INST 414 / SDSI 414: Data Science Techniques (Spring 2026)

Format: Blended — async video lectures (online) + in-person Friday labs

Lab Location: BLD4 3321

Lab Time: Fridays 9:00 to 10:30 a.m.

Instructor: Zubin Jelveh (zjelveh@umd.edu)

Office Hours: TBD

Course Description

This course provides a strong foundation in key data science techniques. As the amount of data available to public- and private-sector organizations continues to grow, it has become critical to have data scientists who can leverage this data to generate insights and enable data-driven decision-making, while ensuring that these decisions are based on fair and ethical principles.

You will learn foundational data science techniques including basic probability and statistics, supervised machine learning algorithms (such as Naive Bayes, linear and logistic regression, decision trees, and random forests), feature engineering, working with Python libraries, principles of model selection and evaluation (including cross-validation), and considerations around fairness and bias in machine learning applications. We’ll also touch on text mining techniques and explore generative AI.
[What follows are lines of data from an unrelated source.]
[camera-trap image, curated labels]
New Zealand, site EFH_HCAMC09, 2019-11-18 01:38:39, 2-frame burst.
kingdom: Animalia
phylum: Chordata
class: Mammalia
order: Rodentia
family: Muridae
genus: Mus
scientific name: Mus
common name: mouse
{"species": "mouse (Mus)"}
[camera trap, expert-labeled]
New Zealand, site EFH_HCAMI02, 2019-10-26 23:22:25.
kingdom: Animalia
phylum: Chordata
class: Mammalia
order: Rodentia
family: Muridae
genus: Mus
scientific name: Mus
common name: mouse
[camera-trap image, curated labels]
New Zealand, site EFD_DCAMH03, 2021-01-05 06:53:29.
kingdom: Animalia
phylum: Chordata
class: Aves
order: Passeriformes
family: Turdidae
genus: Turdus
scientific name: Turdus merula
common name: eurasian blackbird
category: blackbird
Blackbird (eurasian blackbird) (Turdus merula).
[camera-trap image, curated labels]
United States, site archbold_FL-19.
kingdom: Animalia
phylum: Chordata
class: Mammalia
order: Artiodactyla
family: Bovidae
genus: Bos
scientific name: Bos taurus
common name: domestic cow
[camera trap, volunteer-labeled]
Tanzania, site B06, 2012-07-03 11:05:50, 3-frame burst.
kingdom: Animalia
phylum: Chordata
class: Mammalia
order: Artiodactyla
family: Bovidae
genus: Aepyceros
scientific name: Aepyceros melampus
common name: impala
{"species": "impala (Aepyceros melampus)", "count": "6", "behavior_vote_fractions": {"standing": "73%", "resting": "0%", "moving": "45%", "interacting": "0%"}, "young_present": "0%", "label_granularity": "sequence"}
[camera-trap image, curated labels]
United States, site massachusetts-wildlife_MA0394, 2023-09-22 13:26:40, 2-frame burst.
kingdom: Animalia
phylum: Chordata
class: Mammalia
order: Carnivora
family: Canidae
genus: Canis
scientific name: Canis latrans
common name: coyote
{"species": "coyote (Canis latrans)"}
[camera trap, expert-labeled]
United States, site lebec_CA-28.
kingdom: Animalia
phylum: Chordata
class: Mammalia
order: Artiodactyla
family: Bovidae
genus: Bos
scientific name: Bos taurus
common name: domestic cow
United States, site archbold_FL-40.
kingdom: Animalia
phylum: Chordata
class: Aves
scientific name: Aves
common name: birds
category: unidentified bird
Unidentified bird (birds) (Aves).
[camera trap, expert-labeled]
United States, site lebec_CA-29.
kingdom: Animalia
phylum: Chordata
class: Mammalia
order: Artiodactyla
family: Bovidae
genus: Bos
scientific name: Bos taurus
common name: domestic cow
Course format: Lecture content is delivered asynchronously through video. Friday sessions are hands-on labs where you’ll apply techniques to real datasets with instructor support.

Note: This course primarily focuses on foundational supervised learning techniques.

Note: Knowledge of Python is assumed.

Course Objectives

After completing this course, students will be able to:

  1. Apply basic probability concepts and relate them to uncertainty in predictions
  2. Implement standard machine learning algorithms (linear regression, logistic regression, decision trees, random forest)
  3. Select and evaluate models using cross-validation and appropriate performance metrics
  4. Engineer features from raw data to improve model performance
  5. Identify and address fairness considerations in machine learning applications

Prerequisites

Minimum grade of C- in MATH115 and STAT100; minimum C- in INST126 or GEOG276; minimum C- in INST201, INST301, or BSOS233; minimum C- in a social science course (AASP101, ANTH210, ECON200, GVPT170, PSYC100, SOCY100, etc.); and minimum C- in BSOS233 or INST314.

Technical Requirements

  • A laptop capable of running Python (bring to Friday labs)
  • No software purchases required — we use free, open-source tools
  • Access to ELMS for async lecture videos, assignments, and announcements

Working with Lab Notebooks

Lab notebooks open in Google Colab directly from the links below.

Important: When you open a lab notebook, immediately click File → Save a copy in Drive. This creates your own version in your Google Drive that you can edit and save.

If you skip this step, your work will not be saved.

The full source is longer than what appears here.